Just saw the press screening for the Sundance hit, Cyrus. I’m kinda blown away. The character of Cyrus is played by the force of nature named Jonah Hill of Superbad fame. Jonah is maturing into one of the solid actors of our generation.

Jonah’s comedic timing has the intelligence, depth, and brilliance of a young Belushi… capable of mastering roles with dark underbellies.

What can I say about John Reilly except he’s so so damn lovable in this film… raw, embarrassing, courageous, and honest… the type of “awkward” you fall in love with. John plays his character with such a perfect balance of depression, humor, and neurosis, that you’re reminded why he has such a solid foothold in this industry. He’s always a treat to take a ride with. Unique in so many ways, Cyrus exceeds the obvious cookie-cutter attempts of making an indie hit, and instead brings with it some individual soul.

cyrus1

cyrus2

Prepare to see some professional improvising as well. The video below is an example of the comfort zone between John and Jonah during a casual interview.
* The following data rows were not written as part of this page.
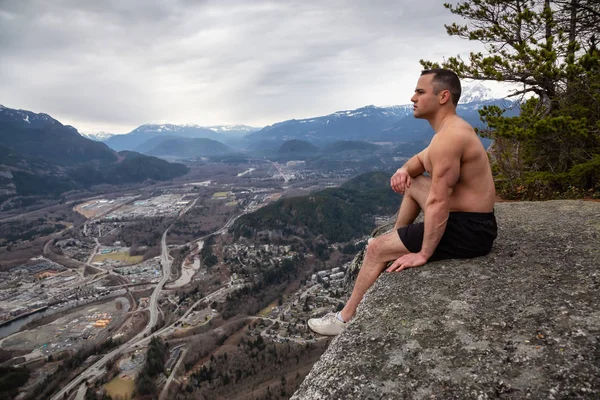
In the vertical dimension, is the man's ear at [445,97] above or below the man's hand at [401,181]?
above

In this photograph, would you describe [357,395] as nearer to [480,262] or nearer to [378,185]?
[480,262]

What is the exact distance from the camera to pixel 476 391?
2.17 metres

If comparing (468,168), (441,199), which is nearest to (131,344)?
(441,199)

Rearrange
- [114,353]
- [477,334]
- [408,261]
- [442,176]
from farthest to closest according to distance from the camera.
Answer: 1. [114,353]
2. [408,261]
3. [442,176]
4. [477,334]

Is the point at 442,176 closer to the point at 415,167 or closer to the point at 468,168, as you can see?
the point at 468,168

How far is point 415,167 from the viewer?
444 cm

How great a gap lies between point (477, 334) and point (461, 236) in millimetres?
1591

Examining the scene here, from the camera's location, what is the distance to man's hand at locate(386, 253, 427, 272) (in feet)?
13.7

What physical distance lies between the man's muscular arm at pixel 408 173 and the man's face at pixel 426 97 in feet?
2.08

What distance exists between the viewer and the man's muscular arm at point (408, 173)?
4410 millimetres

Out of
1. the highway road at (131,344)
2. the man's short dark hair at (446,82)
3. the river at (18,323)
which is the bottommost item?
the highway road at (131,344)

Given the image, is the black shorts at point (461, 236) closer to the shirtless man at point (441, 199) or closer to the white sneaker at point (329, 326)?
the shirtless man at point (441, 199)

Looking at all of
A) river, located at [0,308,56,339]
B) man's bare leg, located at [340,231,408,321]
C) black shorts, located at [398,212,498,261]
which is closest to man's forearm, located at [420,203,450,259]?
black shorts, located at [398,212,498,261]

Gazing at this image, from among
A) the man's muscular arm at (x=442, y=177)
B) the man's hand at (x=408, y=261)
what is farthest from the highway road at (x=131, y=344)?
the man's muscular arm at (x=442, y=177)
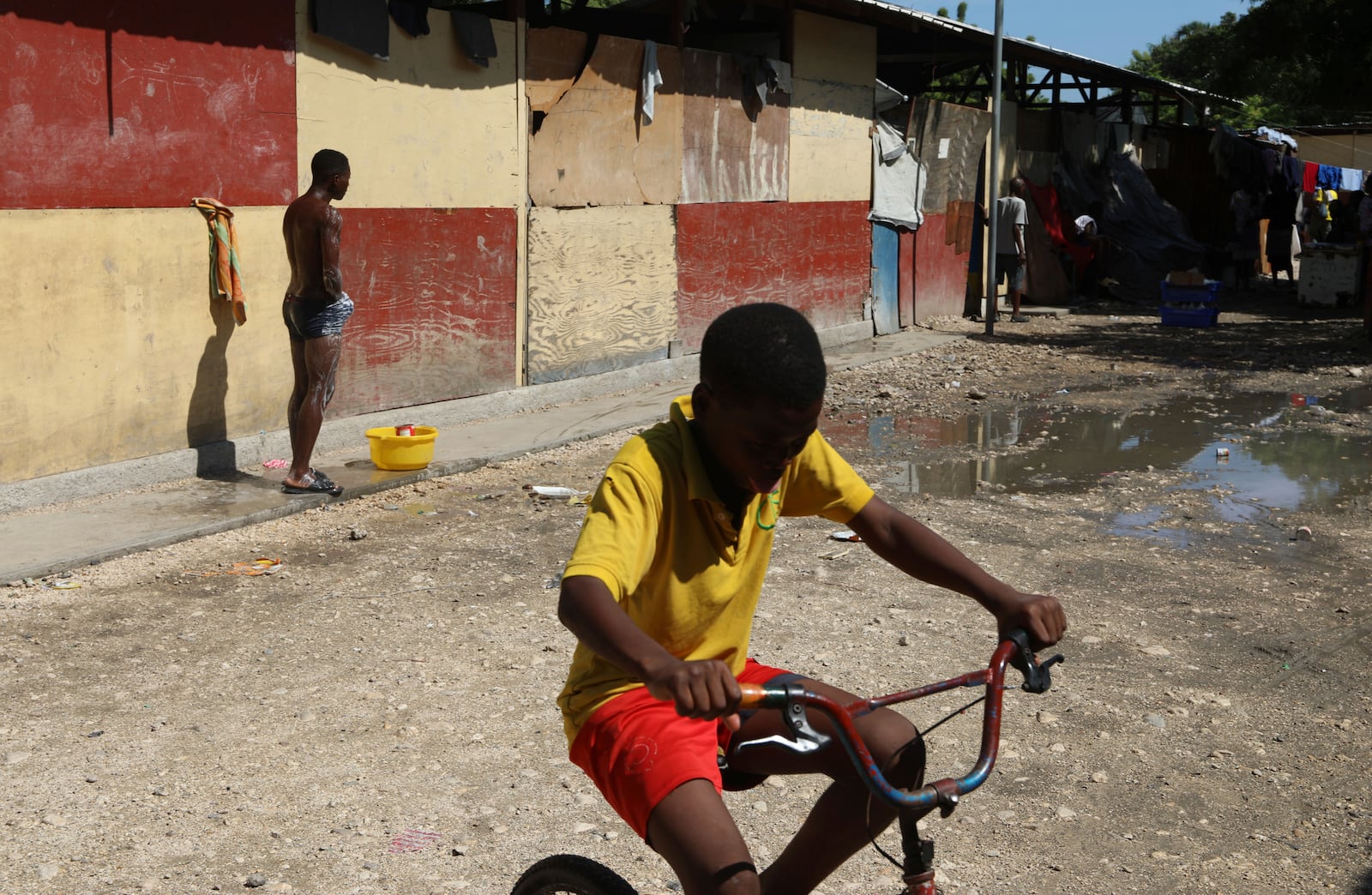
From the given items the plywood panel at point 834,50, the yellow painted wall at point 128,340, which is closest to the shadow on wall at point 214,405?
the yellow painted wall at point 128,340

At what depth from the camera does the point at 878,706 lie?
2.30 m

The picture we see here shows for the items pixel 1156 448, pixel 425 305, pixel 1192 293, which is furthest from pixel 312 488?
pixel 1192 293

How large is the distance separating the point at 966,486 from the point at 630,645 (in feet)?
21.3

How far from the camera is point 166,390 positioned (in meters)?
7.96

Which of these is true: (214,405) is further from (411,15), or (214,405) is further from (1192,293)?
(1192,293)

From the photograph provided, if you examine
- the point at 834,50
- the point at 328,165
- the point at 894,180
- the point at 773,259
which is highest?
the point at 834,50

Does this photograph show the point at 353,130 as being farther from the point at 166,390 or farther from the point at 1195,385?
the point at 1195,385

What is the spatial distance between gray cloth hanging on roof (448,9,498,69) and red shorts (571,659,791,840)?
8288mm

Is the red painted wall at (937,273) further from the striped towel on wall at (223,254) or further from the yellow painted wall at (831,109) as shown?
the striped towel on wall at (223,254)

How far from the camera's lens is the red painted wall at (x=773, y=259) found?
1290 cm

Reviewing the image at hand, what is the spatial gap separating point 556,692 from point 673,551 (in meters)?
2.50

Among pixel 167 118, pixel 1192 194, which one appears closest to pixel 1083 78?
pixel 1192 194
Watching these two bounce of eachother is like watching comedy ballet. It’s an exercise in watching the “new guard” bouncing off the “old guard”, fueling and feeding each other’s performances. Add Marisa Tomei into the mix and now you have a grand symphony of human expressions between 3 characters longing for love — possessive stares, mistrustful movements, and apprehensive behavior.

cyrus3

Marisa is enchanting as she falls for John’s character… she is the pillar in this film. It’s hard for me to say this is her best performance because Marisa basically ACES every role handed to her. She plays Molly as sensual, warm, weak, conflicted, loving, captivating, and nurturing — a bag of mixed emotions that gives her the complexity of a lonely spirit ready to face her demons. Marisa is the textbook example of why American actresses should not Botox their faces and instead grace us with their beauty, strength, and vulnerabilities, exhibiting every painful detail and emotional range of a real woman. We thank Marisa for being herself, and embracing the craft in her own way. I believe she will have her day in the sun, similar to how Jeff Bridges has only recently been recognized for such a large body of work compiled over a long career. Add this performance under her belt as another gem in her film history.
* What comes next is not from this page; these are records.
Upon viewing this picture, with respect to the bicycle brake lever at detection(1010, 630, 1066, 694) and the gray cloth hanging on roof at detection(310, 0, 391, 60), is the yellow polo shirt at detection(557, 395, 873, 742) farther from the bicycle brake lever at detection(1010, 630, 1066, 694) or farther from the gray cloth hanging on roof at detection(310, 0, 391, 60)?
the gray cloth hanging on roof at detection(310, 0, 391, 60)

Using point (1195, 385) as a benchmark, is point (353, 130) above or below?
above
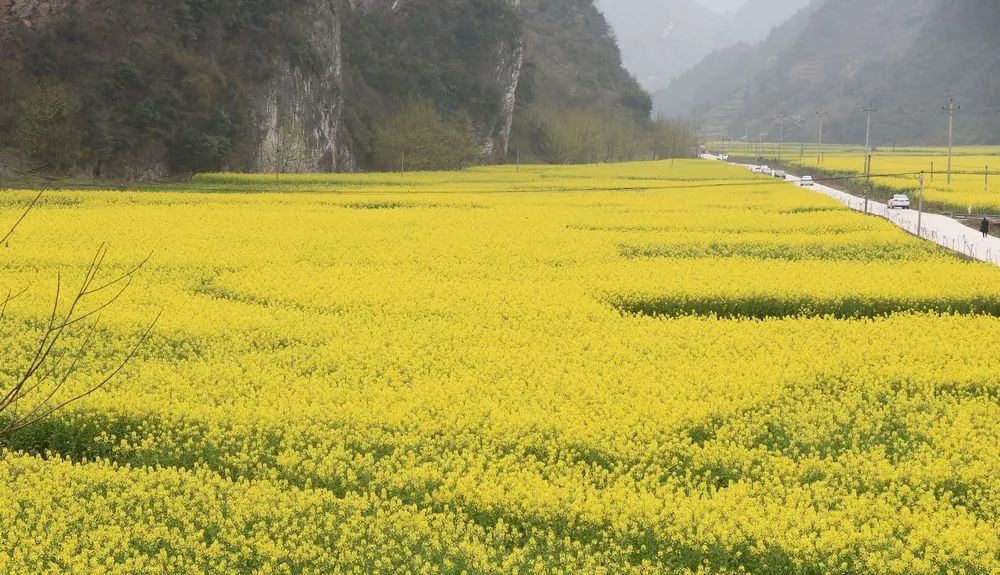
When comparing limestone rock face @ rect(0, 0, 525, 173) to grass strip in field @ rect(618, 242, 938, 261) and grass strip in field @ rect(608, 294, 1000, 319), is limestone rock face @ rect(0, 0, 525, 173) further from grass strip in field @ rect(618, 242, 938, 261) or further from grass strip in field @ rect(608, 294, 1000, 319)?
grass strip in field @ rect(608, 294, 1000, 319)

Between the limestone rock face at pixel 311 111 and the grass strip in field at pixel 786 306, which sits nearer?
the grass strip in field at pixel 786 306

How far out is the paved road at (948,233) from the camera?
108 feet

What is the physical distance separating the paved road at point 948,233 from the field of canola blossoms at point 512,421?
813 cm

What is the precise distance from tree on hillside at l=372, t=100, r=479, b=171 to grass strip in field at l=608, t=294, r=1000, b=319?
47953 mm

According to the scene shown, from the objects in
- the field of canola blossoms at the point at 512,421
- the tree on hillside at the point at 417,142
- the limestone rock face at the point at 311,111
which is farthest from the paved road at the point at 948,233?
the limestone rock face at the point at 311,111

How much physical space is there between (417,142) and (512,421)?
2434 inches

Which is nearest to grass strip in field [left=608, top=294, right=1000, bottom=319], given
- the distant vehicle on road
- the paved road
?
the paved road

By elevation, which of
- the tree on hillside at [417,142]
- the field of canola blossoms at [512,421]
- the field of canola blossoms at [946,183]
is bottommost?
the field of canola blossoms at [512,421]

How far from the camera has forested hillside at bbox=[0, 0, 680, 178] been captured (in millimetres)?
50312

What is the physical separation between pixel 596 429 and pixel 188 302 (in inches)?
409

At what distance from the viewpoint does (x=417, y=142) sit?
72625mm

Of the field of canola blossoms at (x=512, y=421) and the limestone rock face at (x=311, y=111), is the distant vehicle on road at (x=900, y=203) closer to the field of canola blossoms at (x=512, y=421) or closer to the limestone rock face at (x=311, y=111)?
the field of canola blossoms at (x=512, y=421)

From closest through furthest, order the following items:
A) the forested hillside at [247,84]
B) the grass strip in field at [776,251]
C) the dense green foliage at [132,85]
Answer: the grass strip in field at [776,251] < the dense green foliage at [132,85] < the forested hillside at [247,84]

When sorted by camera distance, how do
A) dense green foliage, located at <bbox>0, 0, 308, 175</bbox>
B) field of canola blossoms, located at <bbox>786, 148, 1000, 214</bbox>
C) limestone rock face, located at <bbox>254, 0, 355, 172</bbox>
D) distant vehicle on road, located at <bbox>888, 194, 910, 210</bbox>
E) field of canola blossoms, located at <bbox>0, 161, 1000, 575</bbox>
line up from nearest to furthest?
1. field of canola blossoms, located at <bbox>0, 161, 1000, 575</bbox>
2. dense green foliage, located at <bbox>0, 0, 308, 175</bbox>
3. field of canola blossoms, located at <bbox>786, 148, 1000, 214</bbox>
4. distant vehicle on road, located at <bbox>888, 194, 910, 210</bbox>
5. limestone rock face, located at <bbox>254, 0, 355, 172</bbox>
The script itself is smart, weaving various characters into the mix, including ex-lovers and current partners. The character development is realistic, and not too overstated… just simple hints of their past which colors all their baggage and informs us of their present day reactions to falling inlove — passion, fear, attachment, and all the anxiety that comes with it.

Above all, let’s not forget the directors, the brothers Duplass who pulled the performances out of all these actors and stirred the pot of emotions in each. It’s a big leap from their first Sundance hit Puffy Chair. Pay attention to the Duplass brothers.

As you can tell, I’m betting on this little film. In select theaters July 9, 2010.